Exploring the generalization of skills with extra robot arms for motor enhancement

A recent study published in Advanced Intelligent Systems shows that the brain can adapt to artificial third arms and can be used for simple tasks. This will live on the precision mechanism and surgeon’s dreams for people to skillfully use their third arm in the future.

Approximately 20 study participants are learning to use artificial arms in laboratory settings. The rudimentary limbs equipped with clamps at the ends are secured to the table next to the participants. Exhaust moves your arms forward. The inhalation moves backwards.

Participants practice performing a series of tasks, such as grabbing a block, pressing a button, or moving a cursor. For scientists running this project, the goal is to determine to the extent that the brain can learn to use robotic limbs in the same way as natural arms.

In previous studies, the EPFL team had already demonstrated that participants could control the virtual arm and point to objects with a simple robotic arm. This goes a step further to examine your ability to grasp.

The team led by Postdoc David Leal measured skills as mediocre as complex. Generalising tasks. “We do this automatically using natural limbs,” explains Silvestro Micera, the lead author of the study. “If a child learns to grasp a particular object, he or she does not need to learn to do so afterwards for other objects. The brain internalizes the principles of motor sequences and generalizes it for other objects.”

Multitasking is almost impossible

According to Micera, if the brain can generalize tasks with an artificial arm, this shows that it can be incorporated. In other words, it is effective to use it as an integral part of the body. “It’s a clue that suggests that the brain can really control the robotic limb,” he says.

This study shows that generalization is actually taking place. Participants initially practiced moving blocking as quickly as possible using natural and artificial arms simultaneously. In the second stage, we were able to manipulate other objects more quickly and accurately, with natural arms and robotic arms, compared to non-practice participants.
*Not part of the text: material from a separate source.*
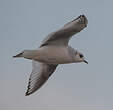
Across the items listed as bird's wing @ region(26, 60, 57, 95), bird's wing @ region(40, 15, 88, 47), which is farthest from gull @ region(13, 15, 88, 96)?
bird's wing @ region(26, 60, 57, 95)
In other words, an efficient protocol that induces generalization in natural limbs had the same effect as a robot limb.

However, if the operations requested during the test phase are too far from the training phase, generalizations are less. This is especially true in the context of multitasking. For example, participants find it difficult to generalize objects gripped with their artificial arms when they need to use their hands to simultaneously type the keyboard.

According to Micera, this result suggests that generalization with artificial limbs is more difficult to achieve and may be limited to performing very similar tasks. And perhaps training wasn’t optimal either, he adds.

Highly accurate research is too invasive

For the time being, relatively few scientists are working on augmenting the human being with robotic limbs. In the US and Europe, only a handful of teams are studying subject matter, including the integration of artificial fingers. Nevertheless, the promises inherent to this approach are intriguing.

“We can imagine many occupations where additional limbs can be useful. For example, first responders, precision mechanisms, or surgeons will no longer need an assistant to hand them the instrument,” says Michela. However, he quickly points out that such applications are not yet real.

The main obstacle is reduction control. Even if it is improved, diaphragm control of the artificial arm remains rudimentary, far from the accuracy of the natural limbs. To clear this hurdle, invasive interfaces such as electrodes within the cortex could be a long-term solution for converting brain signals into executable commands on the arm.

But this is not possible at the moment. Therefore, Micera and his team are limiting to non-invasive devices.

But for Misera, the appeal of such work is less than that in futuristic scenarios with extended humans to better understand how to interface and construct new connections between the brain and its body.

“For me, that’s more of a neuroscientific question than anything,” he explains. “By a better understanding of how to improve and speed up training with artificial arms, you can gain useful insights for rehabilitation, such as patients who have been paralyzed after a stroke.”